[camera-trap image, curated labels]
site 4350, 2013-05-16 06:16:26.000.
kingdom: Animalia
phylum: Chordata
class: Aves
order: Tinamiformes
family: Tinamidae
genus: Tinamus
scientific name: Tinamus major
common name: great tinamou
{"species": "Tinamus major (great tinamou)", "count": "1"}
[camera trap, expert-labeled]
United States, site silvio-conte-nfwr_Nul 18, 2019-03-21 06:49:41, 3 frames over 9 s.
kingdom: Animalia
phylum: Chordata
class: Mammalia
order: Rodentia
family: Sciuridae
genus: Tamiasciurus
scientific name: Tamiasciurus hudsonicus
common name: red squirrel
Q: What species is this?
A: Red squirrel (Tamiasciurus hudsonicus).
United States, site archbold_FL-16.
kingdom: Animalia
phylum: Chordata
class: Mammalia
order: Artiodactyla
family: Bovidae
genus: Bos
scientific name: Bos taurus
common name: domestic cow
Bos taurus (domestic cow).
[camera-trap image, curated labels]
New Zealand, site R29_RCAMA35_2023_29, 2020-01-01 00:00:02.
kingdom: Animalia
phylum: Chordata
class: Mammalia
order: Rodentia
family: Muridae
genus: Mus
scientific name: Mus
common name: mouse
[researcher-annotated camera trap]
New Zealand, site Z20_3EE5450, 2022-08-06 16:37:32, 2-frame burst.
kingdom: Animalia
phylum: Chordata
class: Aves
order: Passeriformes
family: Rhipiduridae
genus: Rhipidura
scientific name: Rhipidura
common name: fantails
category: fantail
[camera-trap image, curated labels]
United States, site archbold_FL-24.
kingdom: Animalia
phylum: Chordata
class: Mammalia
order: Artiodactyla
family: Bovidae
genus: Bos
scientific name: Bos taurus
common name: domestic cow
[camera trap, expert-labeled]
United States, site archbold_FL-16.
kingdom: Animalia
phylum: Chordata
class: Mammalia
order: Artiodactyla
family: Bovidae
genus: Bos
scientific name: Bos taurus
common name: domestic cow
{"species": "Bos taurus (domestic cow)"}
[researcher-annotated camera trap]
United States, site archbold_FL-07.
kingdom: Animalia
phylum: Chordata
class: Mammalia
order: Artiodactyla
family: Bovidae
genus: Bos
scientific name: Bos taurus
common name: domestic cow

· · ·

Copy the records above exactly, leaving nothing out.

[camera-trap image, curated labels]
site 4350, 2013-05-16 06:16:26.000.
kingdom: Animalia
phylum: Chordata
class: Aves
order: Tinamiformes
family: Tinamidae
genus: Tinamus
scientific name: Tinamus major
common name: great tinamou
{"species": "Tinamus major (great tinamou)", "count": "1"}
[camera trap, expert-labeled]
United States, site silvio-conte-nfwr_Nul 18, 2019-03-21 06:49:41, 3 frames over 9 s.
kingdom: Animalia
phylum: Chordata
class: Mammalia
order: Rodentia
family: Sciuridae
genus: Tamiasciurus
scientific name: Tamiasciurus hudsonicus
common name: red squirrel
Q: What species is this?
A: Red squirrel (Tamiasciurus hudsonicus).
United States, site archbold_FL-16.
kingdom: Animalia
phylum: Chordata
class: Mammalia
order: Artiodactyla
family: Bovidae
genus: Bos
scientific name: Bos taurus
common name: domestic cow
Bos taurus (domestic cow).
[camera-trap image, curated labels]
New Zealand, site R29_RCAMA35_2023_29, 2020-01-01 00:00:02.
kingdom: Animalia
phylum: Chordata
class: Mammalia
order: Rodentia
family: Muridae
genus: Mus
scientific name: Mus
common name: mouse
[researcher-annotated camera trap]
New Zealand, site Z20_3EE5450, 2022-08-06 16:37:32, 2-frame burst.
kingdom: Animalia
phylum: Chordata
class: Aves
order: Passeriformes
family: Rhipiduridae
genus: Rhipidura
scientific name: Rhipidura
common name: fantails
category: fantail
[camera-trap image, curated labels]
United States, site archbold_FL-24.
kingdom: Animalia
phylum: Chordata
class: Mammalia
order: Artiodactyla
family: Bovidae
genus: Bos
scientific name: Bos taurus
common name: domestic cow
[camera trap, expert-labeled]
United States, site archbold_FL-16.
kingdom: Animalia
phylum: Chordata
class: Mammalia
order: Artiodactyla
family: Bovidae
genus: Bos
scientific name: Bos taurus
common name: domestic cow
{"species": "Bos taurus (domestic cow)"}
[researcher-annotated camera trap]
United States, site archbold_FL-07.
kingdom: Animalia
phylum: Chordata
class: Mammalia
order: Artiodactyla
family: Bovidae
genus: Bos
scientific name: Bos taurus
common name: domestic cow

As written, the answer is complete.